→ **Source extract**:
============
- Directed by: Moris Freiburghaus
- Written by: Moris Freiburghaus Dino Brandão
- Produced by: Fabiana Seitz Moris Freiburghaus Leon Schwitter
- Starring: Dino Brandão Iseh Kissacah Moris Freiburghaus Tillmann Ostendarp
- Cinematography: Ramón Königshausen
- Edited by: Michael Karrer
- Music by: Dino Brandão
- Production company: Sabotage Filmkollektiv GmbH
- Distributed by: Outside The Box Sarl Distribution
- Release date: September 2025 (Zurich Film Festival);
- Running time: 94 minutes
- Country: Switzerland
- Languages: French, English, Portuguese, German

= I Love You, I Leave You =

Swiss documentary film

I Love You, I Leave You is a Swiss documentary film directed by Moris Freiburghaus and written by Freiburghaus and singer Dino Brandão. The film follows Brandão during a manic episode and documents the efforts of his friends and family to support him while navigating interactions with healthcare institutions and law enforcement.
============
[Stored data entries]
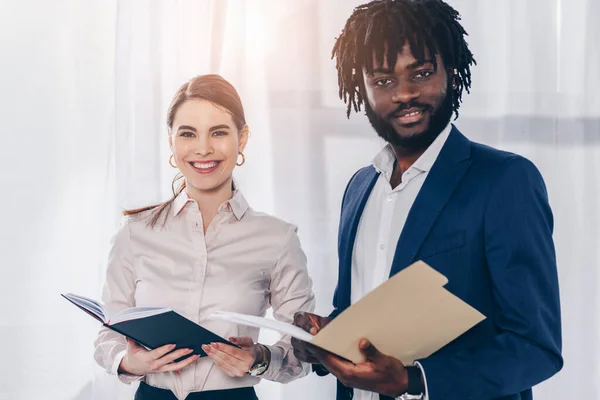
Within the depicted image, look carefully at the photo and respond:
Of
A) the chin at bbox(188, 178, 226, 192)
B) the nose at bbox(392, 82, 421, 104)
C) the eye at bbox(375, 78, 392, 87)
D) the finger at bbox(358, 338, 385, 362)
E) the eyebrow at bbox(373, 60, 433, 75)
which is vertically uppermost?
the eyebrow at bbox(373, 60, 433, 75)

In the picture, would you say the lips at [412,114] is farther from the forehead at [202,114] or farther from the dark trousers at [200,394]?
the dark trousers at [200,394]

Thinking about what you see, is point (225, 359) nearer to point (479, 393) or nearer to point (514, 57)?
point (479, 393)

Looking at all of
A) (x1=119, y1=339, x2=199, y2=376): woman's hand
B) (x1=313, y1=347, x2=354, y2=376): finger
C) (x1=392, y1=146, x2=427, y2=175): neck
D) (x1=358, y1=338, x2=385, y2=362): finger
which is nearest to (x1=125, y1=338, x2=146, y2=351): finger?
(x1=119, y1=339, x2=199, y2=376): woman's hand

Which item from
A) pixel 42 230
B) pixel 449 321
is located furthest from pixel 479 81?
pixel 42 230

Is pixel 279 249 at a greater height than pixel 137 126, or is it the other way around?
pixel 137 126

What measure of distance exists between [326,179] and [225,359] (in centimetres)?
89

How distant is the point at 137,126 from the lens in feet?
7.18

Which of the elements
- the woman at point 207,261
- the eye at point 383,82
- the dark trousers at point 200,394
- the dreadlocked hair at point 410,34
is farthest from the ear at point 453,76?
the dark trousers at point 200,394

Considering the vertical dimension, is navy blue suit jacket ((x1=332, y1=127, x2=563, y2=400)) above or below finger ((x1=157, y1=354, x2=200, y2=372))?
above

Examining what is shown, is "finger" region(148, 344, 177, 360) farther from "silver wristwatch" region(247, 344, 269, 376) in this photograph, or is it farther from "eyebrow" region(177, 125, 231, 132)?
"eyebrow" region(177, 125, 231, 132)

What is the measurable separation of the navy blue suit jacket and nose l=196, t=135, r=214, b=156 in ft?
1.73

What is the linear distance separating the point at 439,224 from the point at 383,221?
16 centimetres

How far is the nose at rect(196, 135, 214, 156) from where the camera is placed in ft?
5.27

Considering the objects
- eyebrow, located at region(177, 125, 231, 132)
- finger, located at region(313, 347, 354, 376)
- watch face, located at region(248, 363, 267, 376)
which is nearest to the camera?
finger, located at region(313, 347, 354, 376)
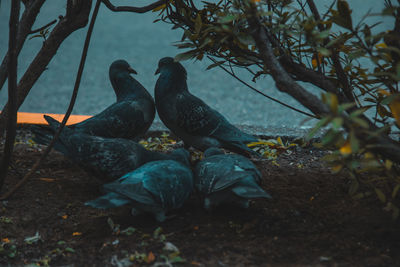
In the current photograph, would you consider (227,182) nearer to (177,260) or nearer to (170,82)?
(177,260)

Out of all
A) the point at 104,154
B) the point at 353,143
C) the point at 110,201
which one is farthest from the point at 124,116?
the point at 353,143

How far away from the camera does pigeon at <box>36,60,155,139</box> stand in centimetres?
281

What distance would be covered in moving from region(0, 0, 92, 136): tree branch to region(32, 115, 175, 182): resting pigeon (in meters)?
0.35

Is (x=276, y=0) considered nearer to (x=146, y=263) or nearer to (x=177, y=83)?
(x=177, y=83)

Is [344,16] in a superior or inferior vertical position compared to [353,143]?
superior

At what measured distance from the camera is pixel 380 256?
1.72 metres

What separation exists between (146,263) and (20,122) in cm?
273

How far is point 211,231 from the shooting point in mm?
1957

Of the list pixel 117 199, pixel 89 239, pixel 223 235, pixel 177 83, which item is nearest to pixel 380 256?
pixel 223 235

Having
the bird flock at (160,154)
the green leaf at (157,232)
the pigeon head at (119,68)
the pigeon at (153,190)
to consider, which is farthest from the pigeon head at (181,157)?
the pigeon head at (119,68)

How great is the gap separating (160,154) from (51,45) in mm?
880

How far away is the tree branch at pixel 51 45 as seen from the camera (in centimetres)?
243

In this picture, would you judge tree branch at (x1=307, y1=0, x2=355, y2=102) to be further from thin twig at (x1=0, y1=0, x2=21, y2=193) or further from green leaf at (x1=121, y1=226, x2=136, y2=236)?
thin twig at (x1=0, y1=0, x2=21, y2=193)

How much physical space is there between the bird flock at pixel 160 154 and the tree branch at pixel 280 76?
0.46 m
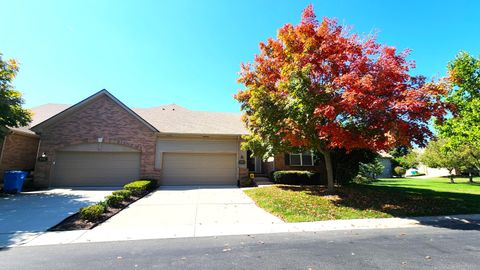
============
→ **Required tasks**:
a – Reproduce the section of the documentary entry that begins with the words containing "I Love You, I Leave You is" and ends with "and law enforcement.".
b – Pick up the documentary entry after its last sentence and keep writing it.

→ **Per-task answers**:
a –
I Love You, I Leave You is a Swiss documentary film directed by Moris Freiburghaus and written by Freiburghaus and singer Dino Brandão. The film follows Brandão during a manic episode and documents the efforts of his friends and family to support him while navigating interactions with healthcare institutions and law enforcement.

b –
The film premiered at the 21st Zurich Film Festival on 28 September 2025, where it won the Golden Eye for Best Documentary and the Audience Award, becoming the first Swiss film to win the documentary competition at the festival.

== Plot ==
After visiting Angola, the homeland of his father, musician Dino Brandão experiences a manic episode that begins to affect his relationships with those around him. His sister, mother, and partner struggle to reach him as his behaviour becomes increasingly erratic.

Concerned for his wellbeing, Brandão's close friend Moris Freiburghaus travels to stay with him and attempts to support him during the episode. Brandão resists clinical treatment and medication, which leads to repeated conflicts with authorities and several police interventions. As the situation escalates, Freiburghaus and Brandão's father try to find ways to help him while balancing their own emotional strain.

The film incorporates footage filmed by Freiburghaus as well as material recorded by Brandão himself, including self-recorded video and scenes documenting daily interactions with friends, family, and institutions.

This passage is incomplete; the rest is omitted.